Cockell Conference – it is with a deep sense of responsibility, humility and, of course, pleasure that I accept your nomination to serve as Chairman of the Local Government Association.

Thank you for the support you have given me and for the trust you have placed in me.

I succeed some distinguished predecessors. I will speak about Margaret shortly but before her, Lord Beecham and Lord Bruce-Lockhart. And then my friend and neighbour Sir Simon Milton who died so young but having achieved so much, only a few months ago. I know our thoughts are with Robert and their families in their great loss.

As your Chairman, it is my job to stand up for, fight for and advocate for all of local government. In accepting your nomination today, I place myself at the service of the entire sector – councils and councillors of all political traditions, authorities of all types and from all parts of the country.

So, at this beginning let me make a personal pledge to you.

I have been a councillor now for 25 years in a complicated part of inner London where rich and poor both live, where councillors are generally trusted, even respected but sometimes reviled. I have been a councillor in good times and in more demanding times.

Just like many of you.

As a Leader, I understand the demands of managing people and of reconciling tensions. I know the importance of not taking democracy for granted.

Just like many of you.

I know too that a challenging 24 hour news cycle and our “keyboard commentators", are not always fair and that decisions taken in one context can sometimes be ridiculed in another time.

Just like many of you.

All these shared experiences should strengthen and unite us at this demanding time.

And in being respectful of public opinion, we also have a responsibility to help shape it, to provide leadership: By our democratic mandate; by our willingness to serve.

And if we do not lead, money will not be well spent; right but unpopular causes will fail; growth will stumble and our sense of ambition will falter.

So my pledge to you is that I want to be part of a renaissance of confidence in local government.
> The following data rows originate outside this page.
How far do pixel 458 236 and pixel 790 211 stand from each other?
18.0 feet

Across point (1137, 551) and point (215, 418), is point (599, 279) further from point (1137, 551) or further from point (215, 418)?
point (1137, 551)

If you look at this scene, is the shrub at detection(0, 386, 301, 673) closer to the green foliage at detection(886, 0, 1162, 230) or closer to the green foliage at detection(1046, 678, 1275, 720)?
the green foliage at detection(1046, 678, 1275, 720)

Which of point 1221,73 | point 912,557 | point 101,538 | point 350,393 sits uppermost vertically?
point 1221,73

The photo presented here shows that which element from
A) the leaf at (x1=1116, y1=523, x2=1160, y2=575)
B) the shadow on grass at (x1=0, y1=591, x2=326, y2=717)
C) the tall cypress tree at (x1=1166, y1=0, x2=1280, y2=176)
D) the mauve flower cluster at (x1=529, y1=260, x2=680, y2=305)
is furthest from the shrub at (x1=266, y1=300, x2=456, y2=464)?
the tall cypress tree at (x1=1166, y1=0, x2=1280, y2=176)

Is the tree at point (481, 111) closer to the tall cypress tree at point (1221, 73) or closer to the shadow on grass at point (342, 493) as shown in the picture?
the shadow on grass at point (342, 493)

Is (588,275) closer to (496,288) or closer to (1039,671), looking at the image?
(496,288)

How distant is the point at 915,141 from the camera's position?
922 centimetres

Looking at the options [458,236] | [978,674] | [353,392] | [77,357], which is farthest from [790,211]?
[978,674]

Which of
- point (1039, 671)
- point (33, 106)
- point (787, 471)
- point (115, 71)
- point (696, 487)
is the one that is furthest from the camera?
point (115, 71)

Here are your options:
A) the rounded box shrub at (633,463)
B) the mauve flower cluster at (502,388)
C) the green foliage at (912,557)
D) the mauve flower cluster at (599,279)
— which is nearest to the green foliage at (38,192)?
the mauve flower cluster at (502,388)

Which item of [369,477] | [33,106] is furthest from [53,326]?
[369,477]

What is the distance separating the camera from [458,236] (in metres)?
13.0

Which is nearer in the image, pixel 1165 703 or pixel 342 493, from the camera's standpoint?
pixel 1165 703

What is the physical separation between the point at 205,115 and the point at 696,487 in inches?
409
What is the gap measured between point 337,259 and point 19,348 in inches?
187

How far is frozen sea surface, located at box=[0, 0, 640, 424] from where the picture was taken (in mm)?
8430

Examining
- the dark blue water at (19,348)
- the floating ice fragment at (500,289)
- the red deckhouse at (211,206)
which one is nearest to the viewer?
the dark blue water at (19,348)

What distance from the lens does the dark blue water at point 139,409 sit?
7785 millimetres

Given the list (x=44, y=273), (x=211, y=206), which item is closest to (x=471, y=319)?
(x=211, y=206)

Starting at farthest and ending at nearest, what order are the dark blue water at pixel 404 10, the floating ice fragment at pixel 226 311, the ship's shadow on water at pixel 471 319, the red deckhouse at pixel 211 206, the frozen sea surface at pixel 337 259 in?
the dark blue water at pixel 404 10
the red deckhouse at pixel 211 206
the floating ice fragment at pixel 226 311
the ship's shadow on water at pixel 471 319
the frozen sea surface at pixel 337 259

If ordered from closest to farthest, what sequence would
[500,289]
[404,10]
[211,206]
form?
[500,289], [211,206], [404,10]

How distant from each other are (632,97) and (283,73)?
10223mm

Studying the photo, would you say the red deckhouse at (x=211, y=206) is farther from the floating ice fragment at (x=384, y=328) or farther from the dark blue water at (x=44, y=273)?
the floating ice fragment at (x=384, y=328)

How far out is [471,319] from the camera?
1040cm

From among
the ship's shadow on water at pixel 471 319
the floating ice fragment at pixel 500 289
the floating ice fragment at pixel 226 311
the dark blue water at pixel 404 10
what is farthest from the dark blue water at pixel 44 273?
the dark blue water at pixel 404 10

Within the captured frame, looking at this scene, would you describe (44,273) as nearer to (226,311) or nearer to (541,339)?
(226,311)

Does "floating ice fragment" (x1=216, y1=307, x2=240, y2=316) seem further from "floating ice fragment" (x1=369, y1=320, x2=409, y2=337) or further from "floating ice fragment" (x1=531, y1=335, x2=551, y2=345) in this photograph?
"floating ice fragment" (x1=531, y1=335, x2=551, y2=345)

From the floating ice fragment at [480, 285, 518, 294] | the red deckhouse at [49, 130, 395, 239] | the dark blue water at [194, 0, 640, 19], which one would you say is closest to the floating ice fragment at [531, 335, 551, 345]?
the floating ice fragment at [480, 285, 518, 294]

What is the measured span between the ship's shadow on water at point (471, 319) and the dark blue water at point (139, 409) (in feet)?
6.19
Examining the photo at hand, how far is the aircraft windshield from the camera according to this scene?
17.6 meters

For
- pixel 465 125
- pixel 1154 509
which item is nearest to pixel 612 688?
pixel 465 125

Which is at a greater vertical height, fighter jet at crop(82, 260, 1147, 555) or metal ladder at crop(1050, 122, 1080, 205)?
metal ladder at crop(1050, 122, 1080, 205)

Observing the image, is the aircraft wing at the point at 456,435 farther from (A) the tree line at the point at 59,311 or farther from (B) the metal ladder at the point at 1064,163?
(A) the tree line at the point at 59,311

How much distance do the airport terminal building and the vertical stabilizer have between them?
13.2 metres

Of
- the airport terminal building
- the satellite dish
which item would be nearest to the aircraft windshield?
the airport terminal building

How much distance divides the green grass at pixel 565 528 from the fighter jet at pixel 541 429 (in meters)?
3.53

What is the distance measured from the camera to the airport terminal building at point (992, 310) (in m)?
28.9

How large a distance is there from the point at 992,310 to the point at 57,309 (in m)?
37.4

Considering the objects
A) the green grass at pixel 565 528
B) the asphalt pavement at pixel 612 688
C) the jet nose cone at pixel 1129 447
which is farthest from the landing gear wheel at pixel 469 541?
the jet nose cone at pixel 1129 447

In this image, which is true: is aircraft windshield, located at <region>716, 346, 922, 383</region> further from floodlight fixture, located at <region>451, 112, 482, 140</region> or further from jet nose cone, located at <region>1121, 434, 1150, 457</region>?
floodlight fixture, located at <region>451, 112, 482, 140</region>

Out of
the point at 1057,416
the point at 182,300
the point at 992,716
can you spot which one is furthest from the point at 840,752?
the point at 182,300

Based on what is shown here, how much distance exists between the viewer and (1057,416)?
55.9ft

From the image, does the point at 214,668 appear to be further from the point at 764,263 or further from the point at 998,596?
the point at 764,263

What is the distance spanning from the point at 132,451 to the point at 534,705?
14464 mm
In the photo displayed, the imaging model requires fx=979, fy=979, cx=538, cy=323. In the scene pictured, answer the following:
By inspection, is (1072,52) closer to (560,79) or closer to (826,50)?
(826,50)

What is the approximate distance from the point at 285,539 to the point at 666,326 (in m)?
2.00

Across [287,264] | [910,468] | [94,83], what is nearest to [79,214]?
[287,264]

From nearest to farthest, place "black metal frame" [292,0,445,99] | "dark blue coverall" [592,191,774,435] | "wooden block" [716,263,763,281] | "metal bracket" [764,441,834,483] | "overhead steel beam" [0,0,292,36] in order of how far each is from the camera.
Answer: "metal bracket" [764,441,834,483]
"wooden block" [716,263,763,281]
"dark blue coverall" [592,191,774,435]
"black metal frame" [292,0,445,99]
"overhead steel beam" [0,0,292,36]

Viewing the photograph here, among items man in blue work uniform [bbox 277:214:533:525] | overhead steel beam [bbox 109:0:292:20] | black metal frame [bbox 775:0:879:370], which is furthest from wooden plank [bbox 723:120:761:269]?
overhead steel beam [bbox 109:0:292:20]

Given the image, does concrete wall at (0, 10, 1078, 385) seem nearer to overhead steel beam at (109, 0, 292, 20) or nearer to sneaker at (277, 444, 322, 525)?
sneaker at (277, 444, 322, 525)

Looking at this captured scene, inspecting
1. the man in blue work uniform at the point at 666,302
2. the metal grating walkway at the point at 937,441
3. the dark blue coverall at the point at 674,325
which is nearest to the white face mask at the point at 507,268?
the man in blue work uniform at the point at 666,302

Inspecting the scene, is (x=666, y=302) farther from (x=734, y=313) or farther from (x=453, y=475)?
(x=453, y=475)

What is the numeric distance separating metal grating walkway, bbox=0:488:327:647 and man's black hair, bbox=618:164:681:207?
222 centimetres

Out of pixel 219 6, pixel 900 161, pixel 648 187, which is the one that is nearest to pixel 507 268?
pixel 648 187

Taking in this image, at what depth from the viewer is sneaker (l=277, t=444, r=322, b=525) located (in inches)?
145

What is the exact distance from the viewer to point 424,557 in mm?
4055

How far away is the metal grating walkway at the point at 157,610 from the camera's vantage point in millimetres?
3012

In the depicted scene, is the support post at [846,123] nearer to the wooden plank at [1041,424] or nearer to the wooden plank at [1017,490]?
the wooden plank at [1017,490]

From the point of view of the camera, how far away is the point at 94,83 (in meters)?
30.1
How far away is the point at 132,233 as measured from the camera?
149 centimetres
And I want the LGA to be central to this renaissance and I will help lead it as your Champion for a Better Civic Society.

Let me suggest how this can be done…..

We meet at a pivotal moment for local government and for this organisation.

The last twelve months have been very difficult and, at times, very damaging.

But, we know that the need for strong and accountable local leadership could not be greater than in times like these. Times that demand we have a stronger and more effective Local Government Association to lead and support us.

You will have seen in the media today a good example of where the LGA can be effective and influence government. I am pleased that ministers understand that the Local Government Pension Scheme is unique due to its £140 billion worth of assets and investments, which make it much more like a private pension scheme.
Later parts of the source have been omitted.